Exercise aim: Your answer must match the records word for word and contain no pictures.

The data:
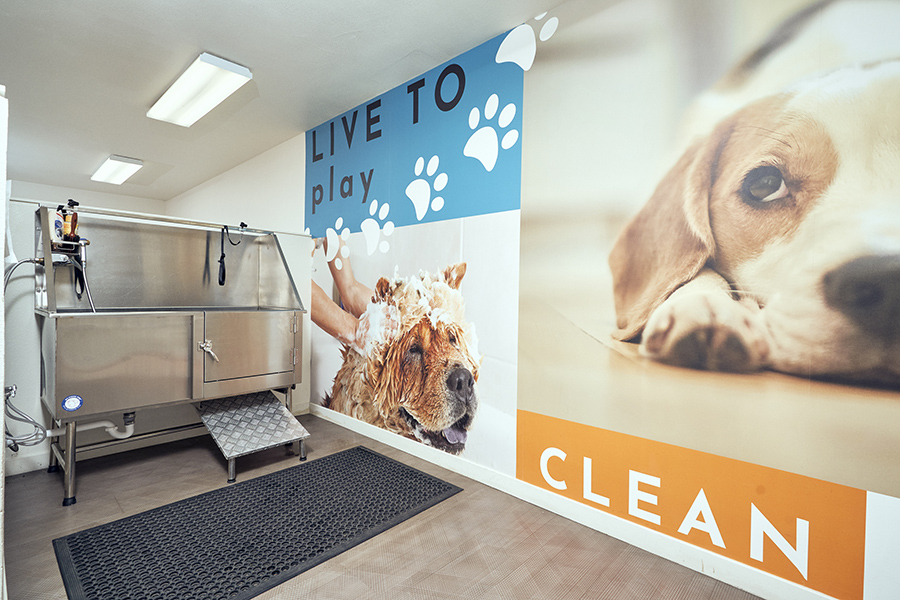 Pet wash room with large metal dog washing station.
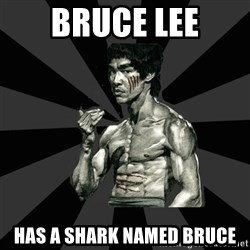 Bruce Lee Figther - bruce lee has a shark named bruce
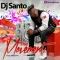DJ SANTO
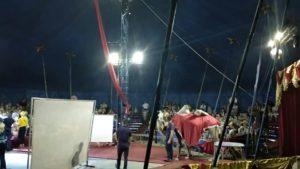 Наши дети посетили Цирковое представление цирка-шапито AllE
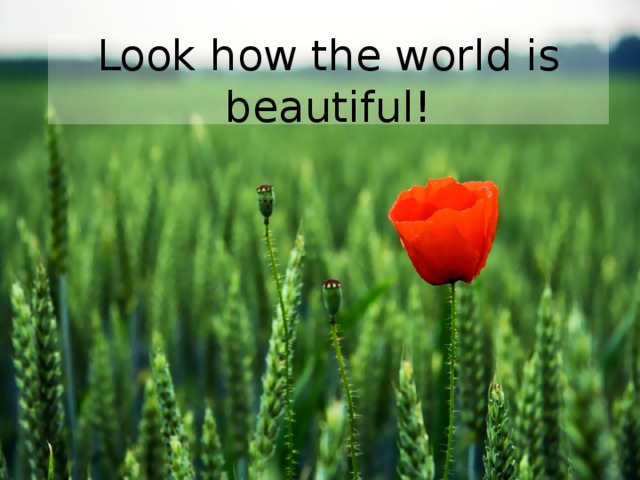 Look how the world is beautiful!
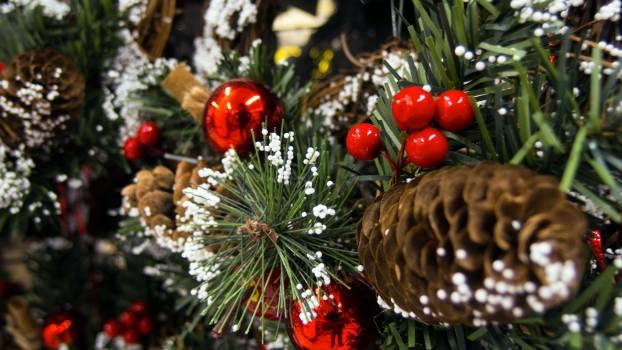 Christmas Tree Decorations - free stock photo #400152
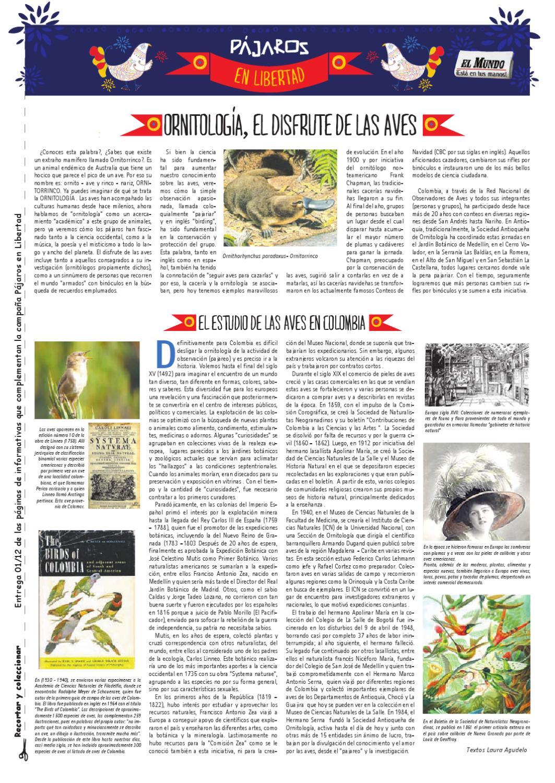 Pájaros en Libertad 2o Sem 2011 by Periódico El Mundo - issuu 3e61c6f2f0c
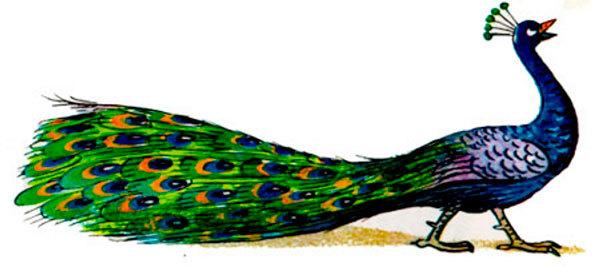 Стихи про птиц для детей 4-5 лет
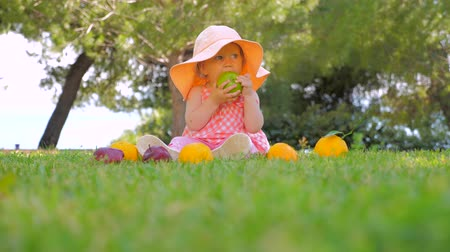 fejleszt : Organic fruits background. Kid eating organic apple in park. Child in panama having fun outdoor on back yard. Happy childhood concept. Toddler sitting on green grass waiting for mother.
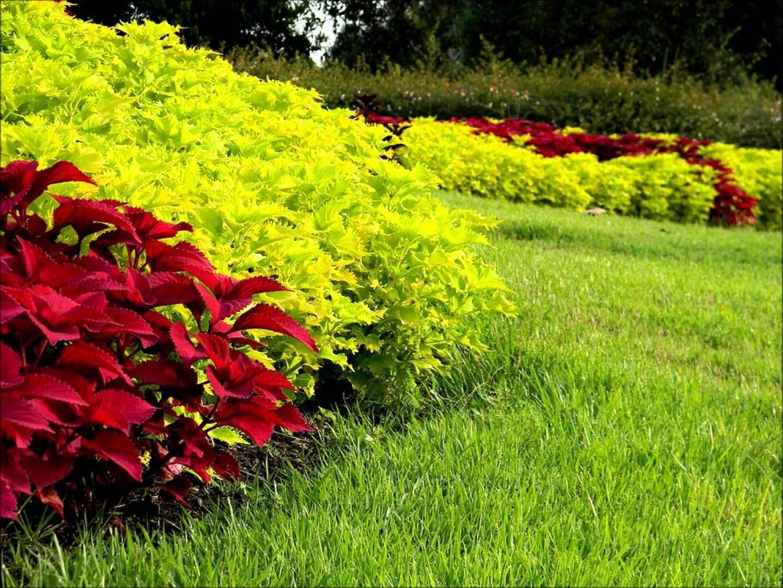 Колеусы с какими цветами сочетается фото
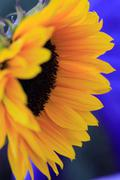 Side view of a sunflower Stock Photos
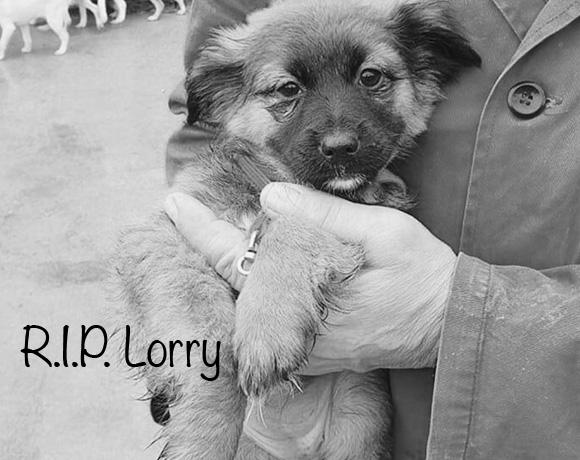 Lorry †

Exercise answer:
 Pet wash room with large metal dog washing station.
 Bruce Lee Figther - bruce lee has a shark named bruce
DJ SANTO
 Наши дети посетили Цирковое представление цирка-шапито AllE
 Look how the world is beautiful!
 Christmas Tree Decorations - free stock photo #400152
 Pájaros en Libertad 2o Sem 2011 by Periódico El Mundo - issuu 3e61c6f2f0c
 Стихи про птиц для детей 4-5 лет
 fejleszt : Organic fruits background. Kid eating organic apple in park. Child in panama having fun outdoor on back yard. Happy childhood concept. Toddler sitting on green grass waiting for mother.
 Колеусы с какими цветами сочетается фото
 Side view of a sunflower Stock Photos
 Lorry †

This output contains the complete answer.